A pale hand plunged through the window, grabbing Dal by the throat. The vampire thumped him against the wall, then tossed him aside. The beast began to claw and scrape at the bars, his ruby eyes locked onto Sera. So Harrison had teased the vampire with her blood after all. Oh goody.

“Where do you think you’re going?!” Kai shouted out.

She kept on walking. When she got to the window, she slammed a brick against the vampire’s hand. As it roared out in pain, she did the same to the other hand, and the vampire dropped. Unfortunately, there were five others waiting to take his place.

“You’re insane.” Kai grabbed her arm, pulling her away from the window. “They’ve fed on magic.”

“What?”

“You can see it in their eyes. That’s not just plain bloodlust. They’re high on magic too.”

“Is that even possible?”

“Yes,” he said. “I’ve seen it before. It just isn’t done very often because no sane person would feed magic to a blood-starved vampire. It makes them stronger and meaner.”

“Hmm.”

He moved in front of her, blocking her view of the window. “Long range attacks only on them. Don’t get within grabbing range.”

“I don’t have any long range attacks. Unlike some people, I can’t shoot lightning bolts out of my fingers.”

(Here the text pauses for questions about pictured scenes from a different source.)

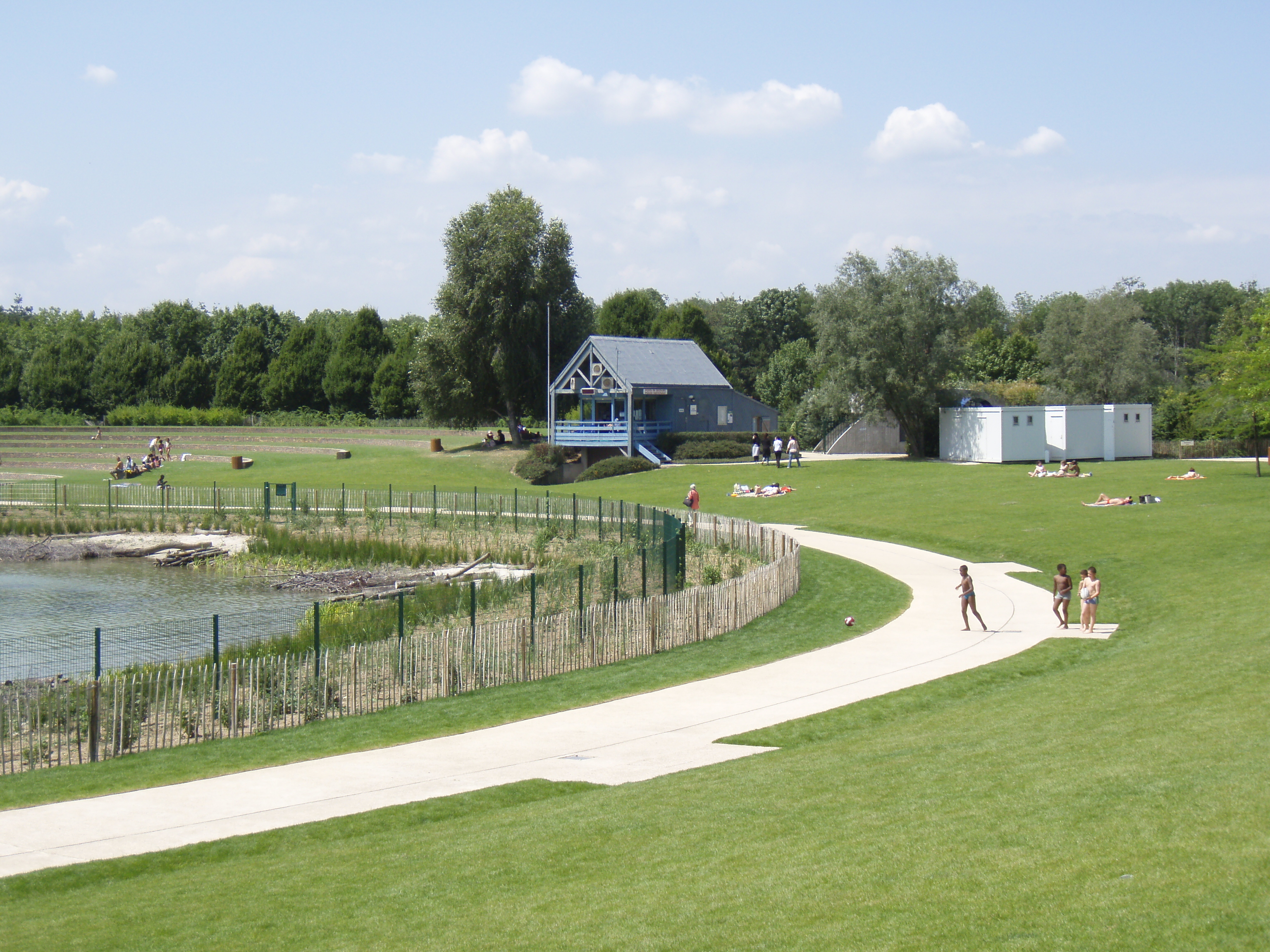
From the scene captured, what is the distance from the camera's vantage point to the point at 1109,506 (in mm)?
41719

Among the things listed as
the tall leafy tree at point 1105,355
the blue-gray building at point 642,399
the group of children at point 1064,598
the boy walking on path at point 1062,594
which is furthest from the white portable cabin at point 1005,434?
the boy walking on path at point 1062,594

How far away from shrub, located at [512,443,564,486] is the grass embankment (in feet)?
120

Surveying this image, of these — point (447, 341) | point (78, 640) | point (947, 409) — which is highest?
point (447, 341)

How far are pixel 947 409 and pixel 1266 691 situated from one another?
50644 millimetres

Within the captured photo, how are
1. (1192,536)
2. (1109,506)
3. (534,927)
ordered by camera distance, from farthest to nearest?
(1109,506)
(1192,536)
(534,927)

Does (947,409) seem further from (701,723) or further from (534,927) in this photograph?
(534,927)

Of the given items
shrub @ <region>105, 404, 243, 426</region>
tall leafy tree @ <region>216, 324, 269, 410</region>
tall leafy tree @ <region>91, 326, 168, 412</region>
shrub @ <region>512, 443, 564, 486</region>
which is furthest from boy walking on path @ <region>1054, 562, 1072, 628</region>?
tall leafy tree @ <region>91, 326, 168, 412</region>

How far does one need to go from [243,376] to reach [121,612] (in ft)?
229

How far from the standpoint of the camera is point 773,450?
6494 cm

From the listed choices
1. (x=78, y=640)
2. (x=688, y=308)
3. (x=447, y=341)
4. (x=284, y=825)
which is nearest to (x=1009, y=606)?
(x=284, y=825)

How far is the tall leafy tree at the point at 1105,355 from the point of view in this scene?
83000 mm

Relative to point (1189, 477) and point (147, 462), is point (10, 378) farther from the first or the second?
point (1189, 477)

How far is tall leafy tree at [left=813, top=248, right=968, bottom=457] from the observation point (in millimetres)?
64312

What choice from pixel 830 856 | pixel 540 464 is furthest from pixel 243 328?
pixel 830 856
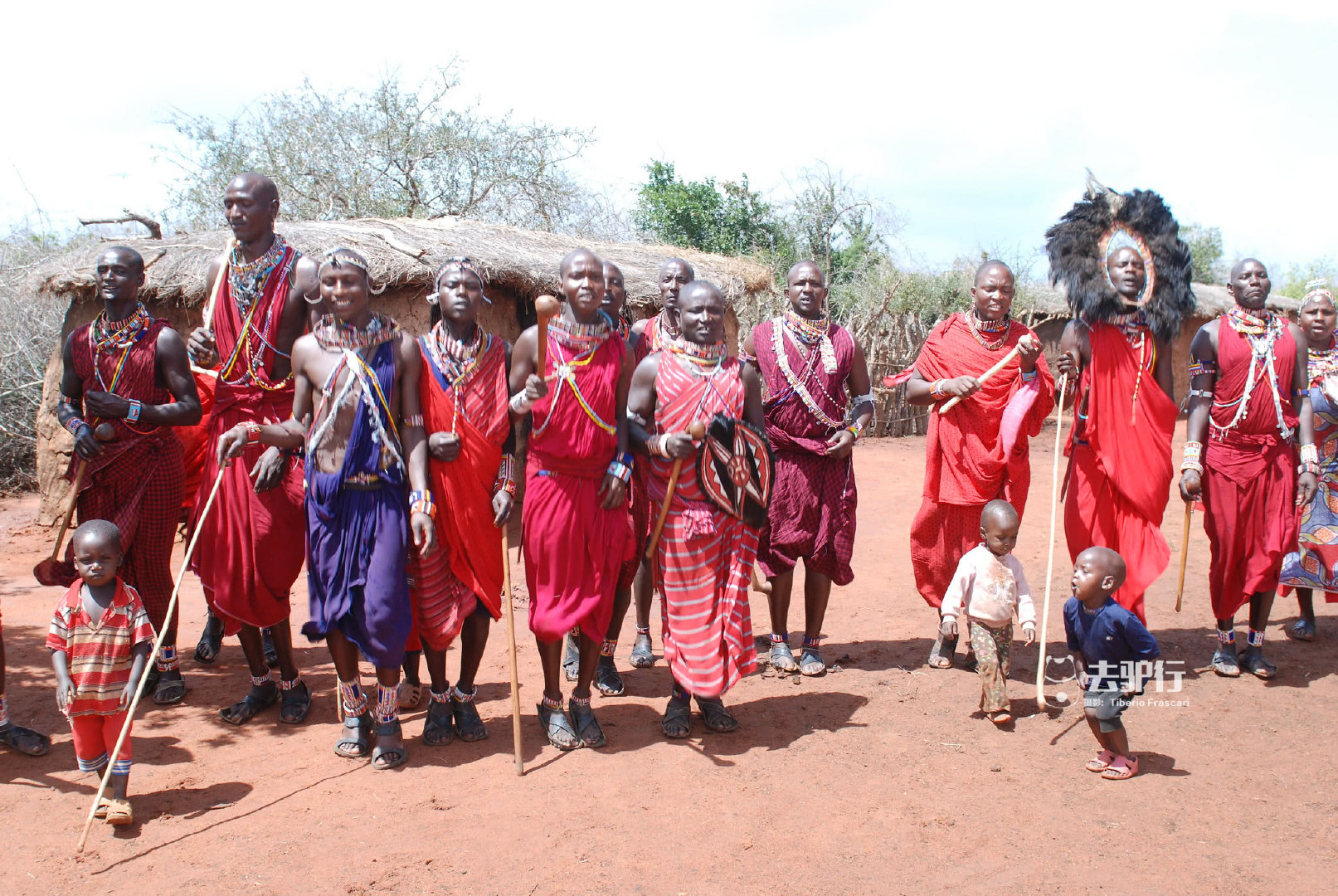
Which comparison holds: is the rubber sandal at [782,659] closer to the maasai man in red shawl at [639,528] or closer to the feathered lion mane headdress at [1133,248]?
the maasai man in red shawl at [639,528]

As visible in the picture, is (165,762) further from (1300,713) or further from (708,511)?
(1300,713)

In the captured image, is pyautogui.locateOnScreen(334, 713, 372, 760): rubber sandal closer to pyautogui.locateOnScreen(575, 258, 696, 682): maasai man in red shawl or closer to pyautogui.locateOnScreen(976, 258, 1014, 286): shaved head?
pyautogui.locateOnScreen(575, 258, 696, 682): maasai man in red shawl

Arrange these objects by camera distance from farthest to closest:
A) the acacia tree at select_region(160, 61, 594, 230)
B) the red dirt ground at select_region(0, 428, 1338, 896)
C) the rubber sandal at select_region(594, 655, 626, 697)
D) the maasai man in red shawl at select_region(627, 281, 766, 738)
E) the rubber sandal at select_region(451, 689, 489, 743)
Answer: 1. the acacia tree at select_region(160, 61, 594, 230)
2. the rubber sandal at select_region(594, 655, 626, 697)
3. the rubber sandal at select_region(451, 689, 489, 743)
4. the maasai man in red shawl at select_region(627, 281, 766, 738)
5. the red dirt ground at select_region(0, 428, 1338, 896)

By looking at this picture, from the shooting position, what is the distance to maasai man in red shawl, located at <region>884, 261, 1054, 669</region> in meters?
5.05

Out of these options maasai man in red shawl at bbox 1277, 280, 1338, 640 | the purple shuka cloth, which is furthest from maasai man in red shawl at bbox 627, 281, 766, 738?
maasai man in red shawl at bbox 1277, 280, 1338, 640

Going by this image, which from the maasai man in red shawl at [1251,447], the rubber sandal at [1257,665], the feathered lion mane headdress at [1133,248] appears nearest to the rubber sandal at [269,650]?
the feathered lion mane headdress at [1133,248]

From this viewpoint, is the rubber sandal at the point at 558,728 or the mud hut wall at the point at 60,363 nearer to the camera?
the rubber sandal at the point at 558,728

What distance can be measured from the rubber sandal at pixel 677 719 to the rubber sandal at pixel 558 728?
397mm

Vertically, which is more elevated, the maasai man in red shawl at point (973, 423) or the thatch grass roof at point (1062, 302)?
the thatch grass roof at point (1062, 302)

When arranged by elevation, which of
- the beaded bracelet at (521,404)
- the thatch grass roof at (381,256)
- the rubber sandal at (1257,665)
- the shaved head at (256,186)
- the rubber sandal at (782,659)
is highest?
the thatch grass roof at (381,256)

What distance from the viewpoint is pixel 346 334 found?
12.7ft

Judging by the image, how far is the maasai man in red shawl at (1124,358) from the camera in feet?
16.2

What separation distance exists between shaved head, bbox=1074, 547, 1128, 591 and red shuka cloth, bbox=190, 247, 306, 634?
323 centimetres

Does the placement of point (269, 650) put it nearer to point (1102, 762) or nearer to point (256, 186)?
point (256, 186)
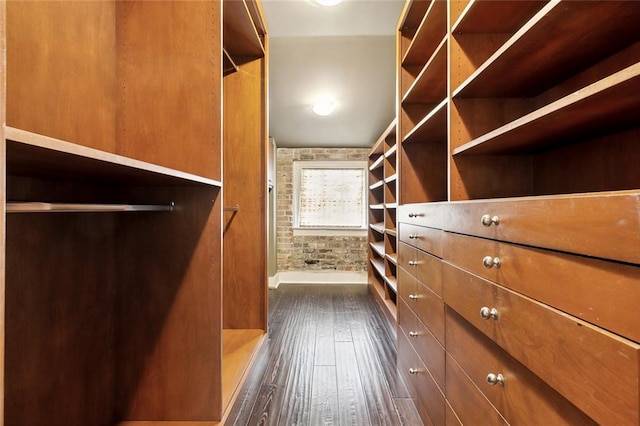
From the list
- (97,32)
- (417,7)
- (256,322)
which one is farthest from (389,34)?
(256,322)

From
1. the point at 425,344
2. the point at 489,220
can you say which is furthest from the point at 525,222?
the point at 425,344

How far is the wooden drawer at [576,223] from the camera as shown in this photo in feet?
1.77

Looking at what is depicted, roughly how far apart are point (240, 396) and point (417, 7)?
2.46 metres

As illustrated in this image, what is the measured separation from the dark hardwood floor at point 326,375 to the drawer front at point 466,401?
0.48 meters

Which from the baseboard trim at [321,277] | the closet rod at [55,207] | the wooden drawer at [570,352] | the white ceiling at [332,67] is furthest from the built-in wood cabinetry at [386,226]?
the closet rod at [55,207]

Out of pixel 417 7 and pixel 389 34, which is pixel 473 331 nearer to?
pixel 417 7

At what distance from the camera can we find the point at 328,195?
191 inches

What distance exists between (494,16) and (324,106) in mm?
2526

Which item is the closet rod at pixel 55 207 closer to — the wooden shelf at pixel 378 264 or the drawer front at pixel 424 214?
the drawer front at pixel 424 214

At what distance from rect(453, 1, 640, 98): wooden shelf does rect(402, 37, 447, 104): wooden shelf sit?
0.28 metres

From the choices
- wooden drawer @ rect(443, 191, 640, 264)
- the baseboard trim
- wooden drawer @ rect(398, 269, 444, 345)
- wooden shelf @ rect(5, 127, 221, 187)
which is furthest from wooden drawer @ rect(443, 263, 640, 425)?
the baseboard trim

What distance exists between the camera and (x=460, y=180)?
4.96ft

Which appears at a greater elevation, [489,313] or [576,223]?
[576,223]

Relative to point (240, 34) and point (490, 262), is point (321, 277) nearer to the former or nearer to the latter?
point (240, 34)
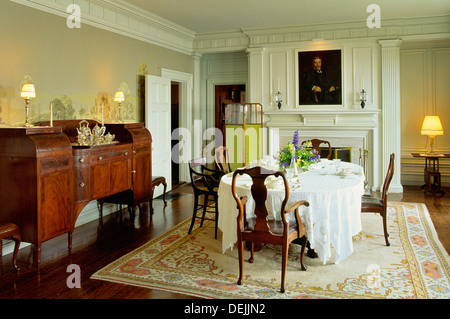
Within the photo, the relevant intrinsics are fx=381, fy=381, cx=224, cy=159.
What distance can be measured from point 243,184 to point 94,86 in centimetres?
305

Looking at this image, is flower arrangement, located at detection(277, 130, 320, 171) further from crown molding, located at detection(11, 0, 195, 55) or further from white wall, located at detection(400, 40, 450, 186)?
white wall, located at detection(400, 40, 450, 186)

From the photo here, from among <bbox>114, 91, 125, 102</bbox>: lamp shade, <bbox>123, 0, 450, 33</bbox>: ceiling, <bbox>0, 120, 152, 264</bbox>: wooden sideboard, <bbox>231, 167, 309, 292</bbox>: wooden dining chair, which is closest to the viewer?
<bbox>231, 167, 309, 292</bbox>: wooden dining chair

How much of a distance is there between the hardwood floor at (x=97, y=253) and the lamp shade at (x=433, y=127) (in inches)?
51.7

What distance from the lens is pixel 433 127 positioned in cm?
714

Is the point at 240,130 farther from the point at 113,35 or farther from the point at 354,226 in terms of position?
the point at 354,226

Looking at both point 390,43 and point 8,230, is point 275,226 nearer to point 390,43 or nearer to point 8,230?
point 8,230

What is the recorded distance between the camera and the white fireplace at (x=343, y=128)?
7336 mm

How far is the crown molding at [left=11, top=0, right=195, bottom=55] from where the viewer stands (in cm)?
491

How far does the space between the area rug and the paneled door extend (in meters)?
2.62

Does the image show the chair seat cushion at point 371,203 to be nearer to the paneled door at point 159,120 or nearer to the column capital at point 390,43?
the paneled door at point 159,120

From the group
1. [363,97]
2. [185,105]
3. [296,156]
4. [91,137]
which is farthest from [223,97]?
[296,156]

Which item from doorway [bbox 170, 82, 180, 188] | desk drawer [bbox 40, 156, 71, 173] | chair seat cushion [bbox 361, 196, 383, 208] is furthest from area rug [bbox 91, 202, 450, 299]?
doorway [bbox 170, 82, 180, 188]

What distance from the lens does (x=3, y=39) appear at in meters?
4.18

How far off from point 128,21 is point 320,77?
12.3 ft
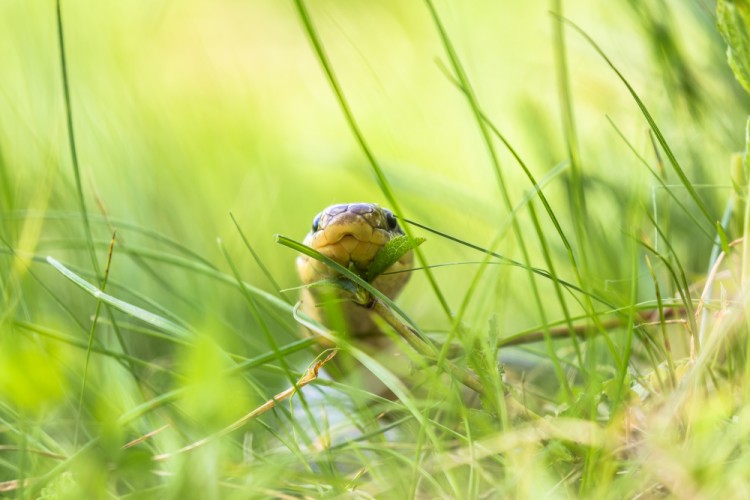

Kai didn’t move. He looked so weak right now that she could have pushed right past him, but that wouldn’t solve their problem.

“How’s Dal?” he asked.

Tony looked up from Dal’s body. “Unconscious.”

Which meant he probably wouldn’t be fighting, and someone would have to carry him out of here. Assuming they could get out. The barrier at the door wasn’t looking good. The magic was mostly drained. Callum lifted his hands to refill it, when the snowflakes in the air exploded into a net of lightning rays. Sera spun and tackled Kai to the ground before it hit them. Tony and Callum weren’t so lucky. They hung suspended for a moment, convulsing on the line of pink and purple lightning. Then the magic flickered out, and the two men tipped over and hit the floor.